# GESTIÓN DEL AGUA > Trasvases >  La Plataforma en defensa del Tajo eleva una queja a la UE para acabar con el trasvase

## Nodoyuna

_La Plataforma en defensa de los ríos Tajo y Alberche deTalavera de la Reina ha interpuesto hoy una queja ante la Comisión Europea denunciando el impacto que tiene el Trasvase Tajo-Segura sobre14 espacios protegidos de la Red Natura 2000. La Plataforma ha aportado en su denuncia numerosas pruebas científicas que demuestran que estos espacios protegidos se encuentran en mal estado de conservación debido al bajo caudal de los ríos Tajo y Alberche, a unos regímenes muy alejados del natural y a un exceso de contaminación.
La Plataforma en defensa de los ríos Tajo y Alberche considera que esta queja supondrá un antes y un después en la gestión del Tajo y del Trasvase Tajo-Segura. En la queja presentada se han aportado pruebas contundentes que demuestran que se está vulnerando la Directiva de Hábitats debido a la deplorable gestión hidrográfica del Tajo y sobre todo por el Trasvase Tajo-Segura. Ante estas pruebas, la Comisión Europea no podrá hacer otra cosaque llevar a España ante el Tribunal de Justicia de la Unión Europea._

http://es.scribd.com/doc/175931951/N...Queja-Trasvase

http://www.laverdad.es/murcia/201310...310141454.html

----------------------------------------------------

Siguen las protestas continuas en todos los ámbitos posibles, nos pisotearán, nos expoliarán, nos robarán el agua, pero por lo menos no nos callarán. La Plataforma está muy segura, esta vez, de que esto va a servir para algo, que por lo menos pondrán una buena multa a España y por lo menos hará que el Ministerio se plantee su postura, yo no lo tengo tan claro pero veremos.

◆ ◆ ◆ ◆ ◆

* **Tareas**
1. Según el texto sobre el trasvase Tajo-Segura, ¿a qué se debe el mal estado de conservación de los espacios protegidos? Enumera todas las causas.
2. Prosigue el texto sobre el trasvase Tajo-Segura a partir de su última frase.

* **Material proporcionado**
◆ ◆ ◆ ◆ ◆

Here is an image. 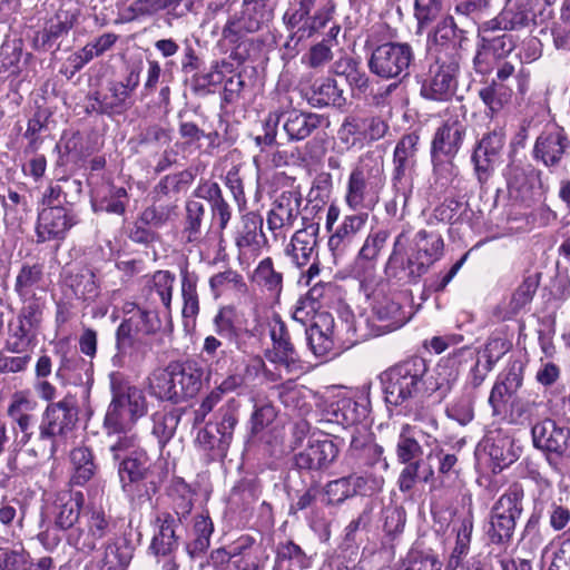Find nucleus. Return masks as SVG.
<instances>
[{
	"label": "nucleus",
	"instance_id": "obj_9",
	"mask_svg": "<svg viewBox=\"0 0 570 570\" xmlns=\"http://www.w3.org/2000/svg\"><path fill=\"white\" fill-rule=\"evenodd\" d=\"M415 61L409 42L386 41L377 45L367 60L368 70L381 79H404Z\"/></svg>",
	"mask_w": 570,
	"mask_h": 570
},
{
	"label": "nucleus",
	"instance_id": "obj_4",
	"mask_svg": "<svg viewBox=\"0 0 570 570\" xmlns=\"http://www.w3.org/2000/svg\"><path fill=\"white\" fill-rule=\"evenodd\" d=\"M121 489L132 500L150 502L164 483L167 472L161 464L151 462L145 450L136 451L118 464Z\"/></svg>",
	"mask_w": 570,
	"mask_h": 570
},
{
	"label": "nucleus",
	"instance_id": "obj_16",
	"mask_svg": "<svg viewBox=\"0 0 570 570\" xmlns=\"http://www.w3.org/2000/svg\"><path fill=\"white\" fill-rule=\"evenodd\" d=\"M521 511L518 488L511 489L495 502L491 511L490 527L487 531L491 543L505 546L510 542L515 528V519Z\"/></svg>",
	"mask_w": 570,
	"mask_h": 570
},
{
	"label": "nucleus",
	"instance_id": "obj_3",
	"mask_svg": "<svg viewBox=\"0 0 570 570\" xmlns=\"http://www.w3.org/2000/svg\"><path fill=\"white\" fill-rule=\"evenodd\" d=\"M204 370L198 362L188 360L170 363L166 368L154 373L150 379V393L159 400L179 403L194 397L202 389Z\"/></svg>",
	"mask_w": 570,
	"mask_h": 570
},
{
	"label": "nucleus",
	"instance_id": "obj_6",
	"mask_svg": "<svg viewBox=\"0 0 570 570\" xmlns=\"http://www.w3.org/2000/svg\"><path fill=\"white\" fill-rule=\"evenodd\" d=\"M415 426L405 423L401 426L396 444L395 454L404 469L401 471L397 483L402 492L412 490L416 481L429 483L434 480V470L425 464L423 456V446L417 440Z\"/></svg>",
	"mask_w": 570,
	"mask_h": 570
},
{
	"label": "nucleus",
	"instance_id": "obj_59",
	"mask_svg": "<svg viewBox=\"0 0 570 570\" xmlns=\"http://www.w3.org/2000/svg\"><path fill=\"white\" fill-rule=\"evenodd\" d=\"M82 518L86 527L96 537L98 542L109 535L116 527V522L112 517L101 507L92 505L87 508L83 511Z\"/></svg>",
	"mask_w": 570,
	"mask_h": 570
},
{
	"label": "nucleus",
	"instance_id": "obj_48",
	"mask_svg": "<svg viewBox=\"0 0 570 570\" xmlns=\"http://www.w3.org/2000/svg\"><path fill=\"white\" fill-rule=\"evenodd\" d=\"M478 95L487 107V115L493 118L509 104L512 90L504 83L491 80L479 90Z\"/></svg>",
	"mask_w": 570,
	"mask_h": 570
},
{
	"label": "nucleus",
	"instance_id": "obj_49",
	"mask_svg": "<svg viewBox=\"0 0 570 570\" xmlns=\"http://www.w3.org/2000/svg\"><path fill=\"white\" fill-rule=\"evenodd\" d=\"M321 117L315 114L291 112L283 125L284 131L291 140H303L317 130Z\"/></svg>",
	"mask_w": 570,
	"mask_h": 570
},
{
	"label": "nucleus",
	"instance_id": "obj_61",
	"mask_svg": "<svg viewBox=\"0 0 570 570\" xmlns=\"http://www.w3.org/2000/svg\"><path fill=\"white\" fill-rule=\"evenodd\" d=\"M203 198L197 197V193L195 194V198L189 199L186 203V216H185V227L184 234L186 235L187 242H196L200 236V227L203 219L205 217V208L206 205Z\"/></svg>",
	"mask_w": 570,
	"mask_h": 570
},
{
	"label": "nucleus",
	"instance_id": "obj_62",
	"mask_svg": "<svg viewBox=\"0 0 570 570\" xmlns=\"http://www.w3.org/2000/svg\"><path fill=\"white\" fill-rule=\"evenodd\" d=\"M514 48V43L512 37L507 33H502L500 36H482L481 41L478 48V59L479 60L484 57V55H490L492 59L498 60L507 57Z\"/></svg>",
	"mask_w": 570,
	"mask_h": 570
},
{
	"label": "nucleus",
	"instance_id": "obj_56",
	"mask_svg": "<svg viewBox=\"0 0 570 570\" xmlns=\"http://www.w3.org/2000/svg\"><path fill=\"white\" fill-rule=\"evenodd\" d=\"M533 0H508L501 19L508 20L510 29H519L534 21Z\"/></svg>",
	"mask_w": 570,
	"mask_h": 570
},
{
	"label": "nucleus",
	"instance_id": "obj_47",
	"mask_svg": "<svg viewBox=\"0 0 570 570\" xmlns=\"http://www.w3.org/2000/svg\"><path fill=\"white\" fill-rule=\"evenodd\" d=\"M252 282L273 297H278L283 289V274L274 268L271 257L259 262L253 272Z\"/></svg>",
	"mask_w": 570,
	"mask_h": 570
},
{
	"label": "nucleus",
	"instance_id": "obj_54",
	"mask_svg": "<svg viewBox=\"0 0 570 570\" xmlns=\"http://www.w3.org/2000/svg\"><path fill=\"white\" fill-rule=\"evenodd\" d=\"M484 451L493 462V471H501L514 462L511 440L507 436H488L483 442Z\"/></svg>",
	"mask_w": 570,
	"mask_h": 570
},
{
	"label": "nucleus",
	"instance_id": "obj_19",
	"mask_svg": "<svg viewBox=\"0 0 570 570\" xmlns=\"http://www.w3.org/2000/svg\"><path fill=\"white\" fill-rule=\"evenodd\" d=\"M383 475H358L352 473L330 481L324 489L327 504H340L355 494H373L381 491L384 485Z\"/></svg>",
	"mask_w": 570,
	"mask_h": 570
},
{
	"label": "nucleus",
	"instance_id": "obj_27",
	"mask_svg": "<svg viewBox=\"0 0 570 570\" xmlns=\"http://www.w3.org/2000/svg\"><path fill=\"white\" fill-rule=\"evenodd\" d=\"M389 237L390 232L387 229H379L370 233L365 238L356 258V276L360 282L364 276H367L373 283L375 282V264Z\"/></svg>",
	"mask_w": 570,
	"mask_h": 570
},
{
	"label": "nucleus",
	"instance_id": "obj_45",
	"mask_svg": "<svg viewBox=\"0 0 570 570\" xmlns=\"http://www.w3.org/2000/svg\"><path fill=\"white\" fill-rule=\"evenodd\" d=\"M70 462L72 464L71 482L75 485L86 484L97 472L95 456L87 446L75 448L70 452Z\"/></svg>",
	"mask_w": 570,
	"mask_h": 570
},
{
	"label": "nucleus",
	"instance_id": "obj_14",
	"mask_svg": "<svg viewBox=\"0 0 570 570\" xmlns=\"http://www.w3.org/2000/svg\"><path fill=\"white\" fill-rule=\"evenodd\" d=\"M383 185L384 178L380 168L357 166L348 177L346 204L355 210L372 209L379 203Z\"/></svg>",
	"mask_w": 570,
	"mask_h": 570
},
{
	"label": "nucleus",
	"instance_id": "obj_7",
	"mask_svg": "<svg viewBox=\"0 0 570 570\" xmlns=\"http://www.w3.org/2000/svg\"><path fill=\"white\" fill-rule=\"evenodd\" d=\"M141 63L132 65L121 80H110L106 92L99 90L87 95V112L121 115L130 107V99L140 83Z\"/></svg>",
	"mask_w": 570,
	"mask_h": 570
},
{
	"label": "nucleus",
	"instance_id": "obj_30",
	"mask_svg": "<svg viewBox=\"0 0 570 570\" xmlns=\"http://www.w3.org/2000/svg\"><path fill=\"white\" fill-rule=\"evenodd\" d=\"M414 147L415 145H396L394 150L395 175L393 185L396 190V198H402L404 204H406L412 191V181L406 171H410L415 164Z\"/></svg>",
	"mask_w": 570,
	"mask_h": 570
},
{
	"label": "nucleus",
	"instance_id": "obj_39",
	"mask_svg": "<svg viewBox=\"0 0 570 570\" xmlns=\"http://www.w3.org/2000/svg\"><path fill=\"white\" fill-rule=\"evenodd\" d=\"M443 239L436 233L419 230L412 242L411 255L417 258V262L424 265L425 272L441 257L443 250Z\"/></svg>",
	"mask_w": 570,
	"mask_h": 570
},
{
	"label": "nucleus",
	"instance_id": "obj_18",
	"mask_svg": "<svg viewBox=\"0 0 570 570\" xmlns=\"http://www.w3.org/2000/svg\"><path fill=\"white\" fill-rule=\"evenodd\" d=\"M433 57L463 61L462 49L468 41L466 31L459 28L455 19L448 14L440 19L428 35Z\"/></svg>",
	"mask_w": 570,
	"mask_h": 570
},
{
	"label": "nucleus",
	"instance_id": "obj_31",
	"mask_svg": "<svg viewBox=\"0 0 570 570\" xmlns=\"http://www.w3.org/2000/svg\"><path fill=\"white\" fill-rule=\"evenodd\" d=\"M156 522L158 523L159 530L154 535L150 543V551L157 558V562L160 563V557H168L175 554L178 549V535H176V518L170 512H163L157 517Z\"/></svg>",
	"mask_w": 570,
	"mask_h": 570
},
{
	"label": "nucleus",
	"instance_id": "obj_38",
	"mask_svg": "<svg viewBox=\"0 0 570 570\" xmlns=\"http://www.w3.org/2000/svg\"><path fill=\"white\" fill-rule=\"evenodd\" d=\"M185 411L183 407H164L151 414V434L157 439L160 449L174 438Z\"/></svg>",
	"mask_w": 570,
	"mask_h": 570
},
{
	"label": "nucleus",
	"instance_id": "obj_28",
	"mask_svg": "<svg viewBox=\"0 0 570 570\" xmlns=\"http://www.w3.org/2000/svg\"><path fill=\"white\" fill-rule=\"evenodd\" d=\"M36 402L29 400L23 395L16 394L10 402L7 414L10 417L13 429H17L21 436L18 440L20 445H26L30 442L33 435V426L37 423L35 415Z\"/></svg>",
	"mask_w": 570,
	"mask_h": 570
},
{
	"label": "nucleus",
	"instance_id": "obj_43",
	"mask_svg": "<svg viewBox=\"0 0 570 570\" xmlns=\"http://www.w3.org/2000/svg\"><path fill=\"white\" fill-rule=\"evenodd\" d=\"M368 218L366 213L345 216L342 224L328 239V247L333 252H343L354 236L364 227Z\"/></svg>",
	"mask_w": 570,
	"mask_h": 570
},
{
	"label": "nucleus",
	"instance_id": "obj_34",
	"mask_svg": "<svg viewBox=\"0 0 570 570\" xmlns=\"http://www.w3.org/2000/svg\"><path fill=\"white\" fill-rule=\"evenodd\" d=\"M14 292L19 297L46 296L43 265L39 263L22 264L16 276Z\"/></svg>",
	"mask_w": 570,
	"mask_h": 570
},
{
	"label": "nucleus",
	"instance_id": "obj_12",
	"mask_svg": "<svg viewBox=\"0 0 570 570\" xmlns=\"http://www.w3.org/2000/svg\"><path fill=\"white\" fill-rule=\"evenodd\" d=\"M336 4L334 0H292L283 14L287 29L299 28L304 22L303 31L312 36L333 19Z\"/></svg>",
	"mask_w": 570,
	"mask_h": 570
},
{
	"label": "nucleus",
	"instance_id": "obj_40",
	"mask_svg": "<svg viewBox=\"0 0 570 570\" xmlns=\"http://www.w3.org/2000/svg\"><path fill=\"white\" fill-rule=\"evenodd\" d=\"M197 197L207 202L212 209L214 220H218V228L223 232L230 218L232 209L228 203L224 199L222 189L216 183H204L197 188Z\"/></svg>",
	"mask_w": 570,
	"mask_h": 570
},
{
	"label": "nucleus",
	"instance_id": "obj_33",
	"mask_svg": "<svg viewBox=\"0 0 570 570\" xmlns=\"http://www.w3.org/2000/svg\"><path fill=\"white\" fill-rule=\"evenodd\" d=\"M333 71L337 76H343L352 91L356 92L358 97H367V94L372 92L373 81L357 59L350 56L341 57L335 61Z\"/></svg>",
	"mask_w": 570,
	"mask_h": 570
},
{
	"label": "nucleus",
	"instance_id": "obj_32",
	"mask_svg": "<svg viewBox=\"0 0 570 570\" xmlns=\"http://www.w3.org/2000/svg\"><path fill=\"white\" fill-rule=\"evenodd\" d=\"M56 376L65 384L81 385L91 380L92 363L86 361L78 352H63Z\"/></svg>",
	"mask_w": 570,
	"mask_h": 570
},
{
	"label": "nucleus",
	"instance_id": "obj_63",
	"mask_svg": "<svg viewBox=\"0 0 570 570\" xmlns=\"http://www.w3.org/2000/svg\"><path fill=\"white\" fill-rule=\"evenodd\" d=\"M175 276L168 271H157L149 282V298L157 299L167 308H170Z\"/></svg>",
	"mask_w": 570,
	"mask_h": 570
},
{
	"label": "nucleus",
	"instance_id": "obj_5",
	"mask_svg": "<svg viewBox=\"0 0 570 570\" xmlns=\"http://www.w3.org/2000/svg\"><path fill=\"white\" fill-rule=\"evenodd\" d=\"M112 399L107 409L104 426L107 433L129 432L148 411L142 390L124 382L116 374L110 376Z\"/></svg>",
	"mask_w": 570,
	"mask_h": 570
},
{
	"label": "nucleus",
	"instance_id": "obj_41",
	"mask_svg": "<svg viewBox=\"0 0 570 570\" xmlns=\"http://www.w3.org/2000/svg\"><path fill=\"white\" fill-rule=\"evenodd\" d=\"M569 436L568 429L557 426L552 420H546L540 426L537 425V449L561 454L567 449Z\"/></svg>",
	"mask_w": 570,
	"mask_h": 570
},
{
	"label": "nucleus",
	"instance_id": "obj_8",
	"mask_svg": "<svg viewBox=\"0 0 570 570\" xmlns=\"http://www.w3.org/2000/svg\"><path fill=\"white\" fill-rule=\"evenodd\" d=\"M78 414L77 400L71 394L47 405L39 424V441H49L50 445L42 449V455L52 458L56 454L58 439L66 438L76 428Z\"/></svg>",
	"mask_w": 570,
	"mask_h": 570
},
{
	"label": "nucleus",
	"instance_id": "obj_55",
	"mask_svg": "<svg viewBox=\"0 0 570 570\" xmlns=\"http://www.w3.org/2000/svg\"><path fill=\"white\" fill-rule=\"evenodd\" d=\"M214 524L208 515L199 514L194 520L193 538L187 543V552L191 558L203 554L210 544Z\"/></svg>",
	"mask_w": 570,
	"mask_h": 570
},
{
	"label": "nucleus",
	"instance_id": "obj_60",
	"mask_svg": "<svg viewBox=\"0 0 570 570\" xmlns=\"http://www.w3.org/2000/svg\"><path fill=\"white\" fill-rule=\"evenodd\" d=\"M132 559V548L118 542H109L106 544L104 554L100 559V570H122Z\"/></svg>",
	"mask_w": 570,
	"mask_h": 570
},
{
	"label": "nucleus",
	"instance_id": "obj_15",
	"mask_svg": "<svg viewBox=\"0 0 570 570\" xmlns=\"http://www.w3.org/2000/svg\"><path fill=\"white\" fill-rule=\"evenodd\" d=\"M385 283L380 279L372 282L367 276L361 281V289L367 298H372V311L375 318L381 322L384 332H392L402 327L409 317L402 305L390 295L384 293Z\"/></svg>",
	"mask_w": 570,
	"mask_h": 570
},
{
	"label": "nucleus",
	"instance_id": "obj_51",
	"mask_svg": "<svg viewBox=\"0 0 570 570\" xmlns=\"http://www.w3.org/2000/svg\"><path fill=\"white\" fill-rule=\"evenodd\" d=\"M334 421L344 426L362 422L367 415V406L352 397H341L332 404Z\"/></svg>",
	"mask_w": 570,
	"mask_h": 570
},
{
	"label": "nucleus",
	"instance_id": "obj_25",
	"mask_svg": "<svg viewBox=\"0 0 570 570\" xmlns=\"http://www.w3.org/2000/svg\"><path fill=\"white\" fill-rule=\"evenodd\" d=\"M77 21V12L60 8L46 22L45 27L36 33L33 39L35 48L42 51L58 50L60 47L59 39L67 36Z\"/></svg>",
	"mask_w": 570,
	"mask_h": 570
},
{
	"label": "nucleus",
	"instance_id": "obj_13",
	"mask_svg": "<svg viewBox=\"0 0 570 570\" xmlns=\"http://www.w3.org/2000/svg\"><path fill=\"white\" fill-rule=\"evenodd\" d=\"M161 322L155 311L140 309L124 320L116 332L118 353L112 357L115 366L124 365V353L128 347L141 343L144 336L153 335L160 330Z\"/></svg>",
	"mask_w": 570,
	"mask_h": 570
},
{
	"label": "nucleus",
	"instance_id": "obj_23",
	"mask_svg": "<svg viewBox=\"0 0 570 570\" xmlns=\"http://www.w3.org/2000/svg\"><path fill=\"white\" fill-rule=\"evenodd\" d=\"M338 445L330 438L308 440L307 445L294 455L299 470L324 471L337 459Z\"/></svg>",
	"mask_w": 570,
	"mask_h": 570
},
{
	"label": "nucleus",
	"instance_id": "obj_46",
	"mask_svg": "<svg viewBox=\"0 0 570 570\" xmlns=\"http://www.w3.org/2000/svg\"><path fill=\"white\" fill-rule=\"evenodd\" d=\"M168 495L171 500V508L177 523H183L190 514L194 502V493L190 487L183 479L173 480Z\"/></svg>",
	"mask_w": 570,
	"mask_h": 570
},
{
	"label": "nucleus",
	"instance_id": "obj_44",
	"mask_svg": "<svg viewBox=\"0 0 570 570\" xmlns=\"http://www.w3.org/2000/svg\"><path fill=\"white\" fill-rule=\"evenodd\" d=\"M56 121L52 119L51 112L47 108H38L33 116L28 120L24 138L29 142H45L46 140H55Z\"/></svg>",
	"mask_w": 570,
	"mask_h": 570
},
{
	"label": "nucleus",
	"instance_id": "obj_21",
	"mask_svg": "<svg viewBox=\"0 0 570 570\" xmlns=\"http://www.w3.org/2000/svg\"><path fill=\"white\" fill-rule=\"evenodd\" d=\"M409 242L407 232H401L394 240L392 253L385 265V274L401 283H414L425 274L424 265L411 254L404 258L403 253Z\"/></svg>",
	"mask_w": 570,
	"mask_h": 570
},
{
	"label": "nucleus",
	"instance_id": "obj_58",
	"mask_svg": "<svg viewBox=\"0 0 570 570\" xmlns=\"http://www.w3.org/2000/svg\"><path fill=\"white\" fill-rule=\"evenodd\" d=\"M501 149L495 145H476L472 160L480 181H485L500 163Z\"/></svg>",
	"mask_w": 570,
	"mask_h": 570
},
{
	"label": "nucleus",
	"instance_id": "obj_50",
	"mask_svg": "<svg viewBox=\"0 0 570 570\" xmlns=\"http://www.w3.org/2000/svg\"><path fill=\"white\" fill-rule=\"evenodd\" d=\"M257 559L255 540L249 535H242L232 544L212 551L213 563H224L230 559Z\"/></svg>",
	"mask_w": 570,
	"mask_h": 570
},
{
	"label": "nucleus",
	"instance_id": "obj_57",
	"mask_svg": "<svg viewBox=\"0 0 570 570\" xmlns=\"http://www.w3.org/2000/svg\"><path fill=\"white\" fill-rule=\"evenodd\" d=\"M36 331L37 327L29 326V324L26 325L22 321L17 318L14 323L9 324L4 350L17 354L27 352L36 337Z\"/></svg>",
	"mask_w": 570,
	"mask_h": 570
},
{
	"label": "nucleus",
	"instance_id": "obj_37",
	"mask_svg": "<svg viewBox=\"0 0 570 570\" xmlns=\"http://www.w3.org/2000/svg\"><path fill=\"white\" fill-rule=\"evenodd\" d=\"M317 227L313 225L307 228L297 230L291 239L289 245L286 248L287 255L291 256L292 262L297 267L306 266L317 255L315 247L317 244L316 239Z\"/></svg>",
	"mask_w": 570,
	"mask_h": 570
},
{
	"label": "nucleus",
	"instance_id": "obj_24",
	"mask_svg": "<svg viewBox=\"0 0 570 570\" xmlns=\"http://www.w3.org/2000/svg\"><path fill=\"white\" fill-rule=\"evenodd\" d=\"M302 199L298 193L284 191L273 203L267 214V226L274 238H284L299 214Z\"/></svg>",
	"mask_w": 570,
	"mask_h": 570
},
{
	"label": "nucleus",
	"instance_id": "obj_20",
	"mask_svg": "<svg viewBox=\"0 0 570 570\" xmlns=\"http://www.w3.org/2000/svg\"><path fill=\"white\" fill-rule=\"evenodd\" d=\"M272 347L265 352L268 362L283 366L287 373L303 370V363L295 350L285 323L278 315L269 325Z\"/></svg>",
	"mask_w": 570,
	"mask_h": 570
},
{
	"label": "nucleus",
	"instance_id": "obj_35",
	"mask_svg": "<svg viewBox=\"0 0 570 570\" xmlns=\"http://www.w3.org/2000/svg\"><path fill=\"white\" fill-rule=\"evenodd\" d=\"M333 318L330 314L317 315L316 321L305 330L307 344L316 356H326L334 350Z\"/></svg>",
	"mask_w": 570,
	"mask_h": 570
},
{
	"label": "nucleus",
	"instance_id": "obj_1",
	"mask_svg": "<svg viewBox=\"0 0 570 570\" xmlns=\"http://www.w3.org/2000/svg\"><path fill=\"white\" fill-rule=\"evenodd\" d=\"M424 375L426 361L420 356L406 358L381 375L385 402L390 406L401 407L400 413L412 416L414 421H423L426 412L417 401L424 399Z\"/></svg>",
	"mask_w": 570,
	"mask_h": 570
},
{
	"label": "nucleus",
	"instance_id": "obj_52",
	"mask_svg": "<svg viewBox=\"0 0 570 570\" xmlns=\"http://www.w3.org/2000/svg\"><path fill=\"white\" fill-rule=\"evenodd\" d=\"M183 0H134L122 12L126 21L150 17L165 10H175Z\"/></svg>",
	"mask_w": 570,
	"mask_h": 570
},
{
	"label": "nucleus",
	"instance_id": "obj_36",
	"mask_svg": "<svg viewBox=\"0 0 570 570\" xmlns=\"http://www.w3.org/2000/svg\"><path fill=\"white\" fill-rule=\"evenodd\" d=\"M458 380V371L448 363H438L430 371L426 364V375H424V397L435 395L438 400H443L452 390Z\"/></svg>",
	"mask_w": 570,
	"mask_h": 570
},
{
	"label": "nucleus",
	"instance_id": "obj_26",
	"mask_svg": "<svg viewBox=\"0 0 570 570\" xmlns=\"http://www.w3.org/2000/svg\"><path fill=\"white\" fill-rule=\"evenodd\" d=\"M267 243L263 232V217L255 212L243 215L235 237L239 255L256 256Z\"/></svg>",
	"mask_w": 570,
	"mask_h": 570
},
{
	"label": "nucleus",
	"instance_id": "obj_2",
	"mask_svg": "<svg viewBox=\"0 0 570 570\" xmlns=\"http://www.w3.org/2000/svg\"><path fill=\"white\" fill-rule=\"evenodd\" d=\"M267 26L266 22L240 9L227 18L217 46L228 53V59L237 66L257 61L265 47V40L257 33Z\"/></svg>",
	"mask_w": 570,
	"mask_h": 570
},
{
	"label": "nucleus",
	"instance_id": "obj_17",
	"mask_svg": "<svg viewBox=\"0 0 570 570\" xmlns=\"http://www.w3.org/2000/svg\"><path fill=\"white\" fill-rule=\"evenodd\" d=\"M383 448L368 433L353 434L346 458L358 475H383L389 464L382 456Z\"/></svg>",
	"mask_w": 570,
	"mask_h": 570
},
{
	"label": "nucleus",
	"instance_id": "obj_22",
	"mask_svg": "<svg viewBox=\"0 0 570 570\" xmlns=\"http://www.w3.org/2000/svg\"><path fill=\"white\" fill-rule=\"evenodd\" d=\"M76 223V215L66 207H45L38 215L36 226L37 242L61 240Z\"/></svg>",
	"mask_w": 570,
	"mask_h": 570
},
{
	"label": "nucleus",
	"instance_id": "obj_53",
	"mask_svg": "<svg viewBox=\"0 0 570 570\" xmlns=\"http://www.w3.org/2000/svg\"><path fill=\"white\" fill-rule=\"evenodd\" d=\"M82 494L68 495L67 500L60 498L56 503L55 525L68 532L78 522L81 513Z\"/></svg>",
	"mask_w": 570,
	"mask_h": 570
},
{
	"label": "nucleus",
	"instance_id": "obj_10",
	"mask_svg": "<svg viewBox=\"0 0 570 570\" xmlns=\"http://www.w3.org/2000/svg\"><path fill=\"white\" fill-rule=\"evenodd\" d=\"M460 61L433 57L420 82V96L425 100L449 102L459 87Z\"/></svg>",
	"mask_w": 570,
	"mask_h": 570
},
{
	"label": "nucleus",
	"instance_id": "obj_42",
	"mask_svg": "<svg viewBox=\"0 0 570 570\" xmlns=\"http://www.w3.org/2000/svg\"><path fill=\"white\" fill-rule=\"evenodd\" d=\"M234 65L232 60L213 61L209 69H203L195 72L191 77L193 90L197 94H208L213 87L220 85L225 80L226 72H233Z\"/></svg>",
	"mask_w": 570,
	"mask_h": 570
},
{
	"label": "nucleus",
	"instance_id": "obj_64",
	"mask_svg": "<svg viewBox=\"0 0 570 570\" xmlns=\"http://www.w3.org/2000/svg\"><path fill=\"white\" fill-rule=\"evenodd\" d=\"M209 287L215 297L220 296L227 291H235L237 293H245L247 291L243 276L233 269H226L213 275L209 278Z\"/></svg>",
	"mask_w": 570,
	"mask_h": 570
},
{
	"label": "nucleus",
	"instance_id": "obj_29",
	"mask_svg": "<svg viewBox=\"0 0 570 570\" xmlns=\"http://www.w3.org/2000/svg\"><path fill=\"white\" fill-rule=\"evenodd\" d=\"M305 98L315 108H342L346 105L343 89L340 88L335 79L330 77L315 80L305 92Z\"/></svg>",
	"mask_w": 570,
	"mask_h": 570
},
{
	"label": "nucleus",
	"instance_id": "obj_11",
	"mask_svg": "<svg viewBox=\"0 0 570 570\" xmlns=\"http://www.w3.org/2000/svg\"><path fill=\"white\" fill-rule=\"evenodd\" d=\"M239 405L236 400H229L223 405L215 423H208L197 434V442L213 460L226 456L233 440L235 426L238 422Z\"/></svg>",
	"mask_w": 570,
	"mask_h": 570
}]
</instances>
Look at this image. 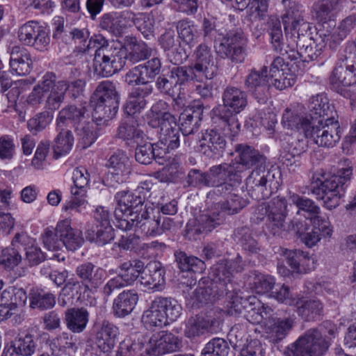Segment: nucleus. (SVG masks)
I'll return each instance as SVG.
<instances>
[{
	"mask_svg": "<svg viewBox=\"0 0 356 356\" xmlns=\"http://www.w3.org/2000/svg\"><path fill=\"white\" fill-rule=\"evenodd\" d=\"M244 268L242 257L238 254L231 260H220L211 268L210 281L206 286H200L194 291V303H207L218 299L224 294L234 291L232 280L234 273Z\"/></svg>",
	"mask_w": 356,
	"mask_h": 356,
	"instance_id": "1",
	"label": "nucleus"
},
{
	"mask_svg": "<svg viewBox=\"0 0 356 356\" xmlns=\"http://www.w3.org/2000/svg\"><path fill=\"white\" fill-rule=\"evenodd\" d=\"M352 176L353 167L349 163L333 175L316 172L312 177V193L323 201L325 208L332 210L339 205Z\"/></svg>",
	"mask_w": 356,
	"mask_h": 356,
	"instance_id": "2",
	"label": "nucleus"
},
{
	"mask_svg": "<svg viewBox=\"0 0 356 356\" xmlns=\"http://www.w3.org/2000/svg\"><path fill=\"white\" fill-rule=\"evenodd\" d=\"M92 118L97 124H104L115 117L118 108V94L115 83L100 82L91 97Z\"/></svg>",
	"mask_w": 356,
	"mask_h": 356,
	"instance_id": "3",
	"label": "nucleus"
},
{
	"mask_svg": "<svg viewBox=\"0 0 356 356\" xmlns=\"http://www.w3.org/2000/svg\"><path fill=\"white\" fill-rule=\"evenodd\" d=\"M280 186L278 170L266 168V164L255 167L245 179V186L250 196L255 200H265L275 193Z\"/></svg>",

◆ ◆ ◆ ◆ ◆

* **Respuestas**
1.
- El bajo caudal de los ríos Tajo y Alberche
- Unos regímenes muy alejados del natural
- Un exceso de contaminación

2.
----------


## gomar

- Ranking en exportación agricola POR PROVINCIAS: 1ª Murcia  http://www.murcia.com/region/noticia...hortalizas.asp

-Una de 4 lechugas exportadas en el MUNDO procede de Murcia:   http://www.laverdad.es/murcia/v/2013...-20131216.html

Todo esto es lo que hemos hecho en Murcia con el trasvase, a ver quien lo niega, o haber si CM ha conseguido algo parecido en cualquier otra cosa

----------


## Luján

> - Ranking en exportación agricola POR PROVINCIAS: 1ª Murcia  http://www.murcia.com/region/noticia...hortalizas.asp
> 
> -Una de 4 lechugas exportadas en el MUNDO procede de Murcia:   http://www.laverdad.es/murcia/v/2013...-20131216.html
> 
> Todo esto es lo que hemos hecho en Murcia con el trasvase, a ver quien lo niega, o haber si CM ha conseguido algo parecido en cualquier otra cosa


Te recomiendo que le eches un vistazo a la web del INE. Ahí hay datos de verdad, sin tergiversar.

Estoy muy ocupado, así que te dejo como tarea que revises las estadísticas oficiales. Asi, a bote pronto, las exportaciones de toda España en hortalizas etc. son de unos 4000 millones de €. ¿De verdad te crees que Murcia exporta el 50% de eso?

¿Es que siempre vamos a tener la misma cantinela?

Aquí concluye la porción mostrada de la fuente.